* **Problem to work on**
Reproduce every entry below word for word, keeping each line, number and coordinate unchanged.

* **Record list**
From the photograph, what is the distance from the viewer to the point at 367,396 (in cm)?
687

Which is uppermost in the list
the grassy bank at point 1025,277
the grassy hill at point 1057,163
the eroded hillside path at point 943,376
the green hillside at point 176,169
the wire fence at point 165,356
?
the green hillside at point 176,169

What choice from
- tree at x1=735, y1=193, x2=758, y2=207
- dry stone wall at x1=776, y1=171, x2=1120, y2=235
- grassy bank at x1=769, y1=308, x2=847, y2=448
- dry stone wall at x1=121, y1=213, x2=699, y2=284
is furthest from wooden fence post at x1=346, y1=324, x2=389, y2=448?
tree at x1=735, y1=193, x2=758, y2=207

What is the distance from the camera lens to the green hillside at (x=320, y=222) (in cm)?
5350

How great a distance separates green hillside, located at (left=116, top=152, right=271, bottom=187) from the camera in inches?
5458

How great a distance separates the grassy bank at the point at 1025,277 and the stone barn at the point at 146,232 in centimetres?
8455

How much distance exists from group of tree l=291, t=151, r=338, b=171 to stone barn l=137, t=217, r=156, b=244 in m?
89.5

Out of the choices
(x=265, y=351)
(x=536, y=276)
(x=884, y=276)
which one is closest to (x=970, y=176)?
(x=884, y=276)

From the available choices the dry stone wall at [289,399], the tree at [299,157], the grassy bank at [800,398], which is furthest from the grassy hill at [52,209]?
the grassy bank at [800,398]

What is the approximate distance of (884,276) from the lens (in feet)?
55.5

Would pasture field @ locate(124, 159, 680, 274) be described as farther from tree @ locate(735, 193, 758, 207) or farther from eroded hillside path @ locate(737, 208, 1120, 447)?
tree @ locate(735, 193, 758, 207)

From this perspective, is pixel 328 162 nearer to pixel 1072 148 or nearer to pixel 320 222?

* **Exercise solution**
From the photograph, what is the distance from the viewer to the point at 367,396 (in cm)?
687

Which is uppermost in the list
the grassy bank at point 1025,277
the grassy hill at point 1057,163
the eroded hillside path at point 943,376
the green hillside at point 176,169
the wire fence at point 165,356
?
the green hillside at point 176,169

What choice from
- tree at x1=735, y1=193, x2=758, y2=207
- dry stone wall at x1=776, y1=171, x2=1120, y2=235
- grassy bank at x1=769, y1=308, x2=847, y2=448
- dry stone wall at x1=121, y1=213, x2=699, y2=284
is furthest from wooden fence post at x1=346, y1=324, x2=389, y2=448?
tree at x1=735, y1=193, x2=758, y2=207

What is the distance from the camera lens to the green hillside at (x=320, y=222) (in cm)?
5350

How great a distance separates green hillside, located at (left=116, top=152, right=271, bottom=187) from the camera in inches?
5458

How great a distance separates the grassy bank at the point at 1025,277 and the stone barn at the point at 146,232 in centimetres?
8455

How much distance exists from group of tree l=291, t=151, r=338, b=171 to stone barn l=137, t=217, r=156, b=244 in m?
89.5

Out of the choices
(x=265, y=351)
(x=536, y=276)
(x=884, y=276)
which one is closest to (x=970, y=176)?
(x=884, y=276)

From the available choices the dry stone wall at [289,399], the tree at [299,157], the grassy bank at [800,398], which is furthest from the grassy hill at [52,209]?
the grassy bank at [800,398]

What is the approximate distance of (884,276) from the lens (in feet)?
55.5

Would pasture field @ locate(124, 159, 680, 274) be described as farther from tree @ locate(735, 193, 758, 207) or farther from eroded hillside path @ locate(737, 208, 1120, 447)?
tree @ locate(735, 193, 758, 207)

From this perspective, is pixel 328 162 nearer to pixel 1072 148 or nearer to pixel 320 222?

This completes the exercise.